On a même peur d’aller aux toilettes

Dans cette région giboyeuse les chasseurs ne pratiquent plus leur métier. La brousse est infectée des archers, des peulhs lourdement armés qui appliquent leur loi : dépouillement total, torture et assassinat impunément. « On se débrouille autour du village comme on peut. On ne mange plus à sa faim. On a même peur d’aller aux toilettes parce que les bandits ne sont pas loin des villages et ils se déplacent souvent et en groupe. On a peur de tomber sur eux », susurre un ancien élève de l’école du village dans ce français simple et limpide.

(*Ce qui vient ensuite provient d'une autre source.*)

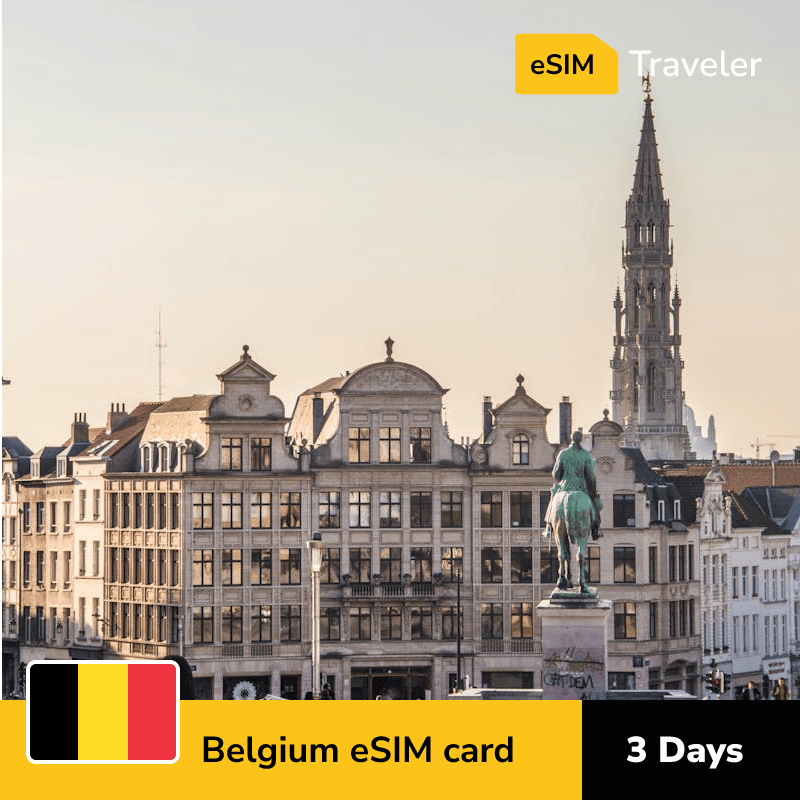 🇧🇪 Belgium eSIM card for travel - 3Days | 1-30GB Data Plans-eSIM Traveler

Le directeur de l’école et les maîtres sont partis. Le toit en pailles de l’école dont une partie est consumée au passage de desperados est balayé par le vent. Le mur en banco s’est écroulé sous le poids de cette pluie diluvienne. Les commerçants, en majorité musulmans, ont déguerpi les lieux depuis que les anti-balles AK se sont révélés cruels. Ça et là, déambulent des enfants orphelins portant des guenilles en guise de vêtements. Le centre de santé primaire qui alimentait en médicaments les habitants est brûlé. L’assistant de santé communément appelé « docteur » est porté disparu. Le village présente un visage anarchique et sans système d’organisation. La présence des ONG pour porter secours n’est que chimère et non acquise. Le sourire demeure triste, et congestionné.

Nous vivotons, c’est l’essentiel

Dans ce village long d’environ huit cent mètres, peuplé majoritairement de jeunes et très animé, la vie a marqué le pas. La moitié des populations a fui pour se refugier en ville, à Kaga Bandoro, à l’évêché. D’autres sont à la paroisse de Dékoa. D’autres encore ont disparu en brousse ou volatilisé dans la nature. Le village porte les stigmates ineffaçables de ces indigents et hors la loi.

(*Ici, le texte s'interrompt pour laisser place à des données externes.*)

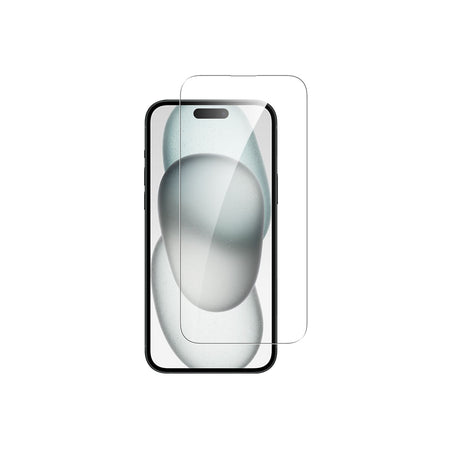 Dviced – iPhone 15 képernyővédő üvegfólia, átlátszó (0.3 mm, 9H) + applikátor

Plus loin à l’ombre d’un manguier à moitié emporté par les flammes, un groupe de femmes pilent et tamisent le manioc pour obtenir de la farine pour le repas de midi. De l’autre côté de la rue un vieux, entourés, de jeunes divertit les jeunes adultes  en racontant, sur un fond nostalgique, l’histoire du village, en insistant sur la bravoure des aïeux, leurs combats tribaux et les alliances scellées pour la paix entre les tribus. Il tente ainsi de redonner espoir à cette génération déboussolée et vengeresse. Mais l’un de ces jeunes adultes, Magloire Démona, s’avance et déclare : « La haine ne me quittera point. Nous ne pouvons refaire nos maisons. Nous n’avons pas d’argent et le conflit n’est pas fini. Les selekas ne sont pas partis. Ils reviendront encore un jour nous rechercher ou incendier nos maisons et cultures. Nous vivotons, c’est l’essentiel » murmure-t-il abattu par le chagrin, les bras croisés sur la tête comme un enfant perdu, sanglotant.  « Nous nous vengerons un jour », lâche son congénère Philippe Nguengo dans un geste violent.

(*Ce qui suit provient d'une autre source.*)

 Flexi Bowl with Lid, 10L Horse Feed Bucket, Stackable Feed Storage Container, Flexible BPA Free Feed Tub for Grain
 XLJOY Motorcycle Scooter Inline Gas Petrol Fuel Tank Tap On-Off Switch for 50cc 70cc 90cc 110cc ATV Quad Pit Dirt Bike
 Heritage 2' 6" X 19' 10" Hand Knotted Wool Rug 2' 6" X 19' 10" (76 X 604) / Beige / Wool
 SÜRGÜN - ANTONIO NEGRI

Soudain, des coups de sifflets retentissent. Cachez vous derrière les maisons, dans les hautes herbes touffues. On s’exécute. Fausse alerte, c’est un convoi de la croix rouge composé des pick-ups, 4×4 qui traversent le village à toute allure. Décidément la peur est encore forte et présente.

A l’entrée et à la sortie du village sont postés des guetteurs placés sur un point élevé pour surveiller et avertir les villageois du danger menaçant. La sécurité a cédé à l’angoisse.  Ses sentinelles alertent, au moyen des sifflets, les villageois pendant la journée, à la moindre levée de poussière au loin. Ils scrutent à l’horizon la moindre poussière pour s’assurer des véhicules qui entrent dans Dissikou. Le drapeau blanc, hissé sur un pick up, sur un camion, signifie circulation des organisations humanitaires ou Croix Rouge. Si tel n’est pas le cas, les villageois se cachent derrière les bosquets, les futaies, les touffes d’herbes et attendent le passage pour se redécouvrir.

Derrière la zone occupée par les selekas, la vie est à ce prix.

Le sifflet est à Dissikou, ce que les sirènes sont à l’Europe pendant les guerres.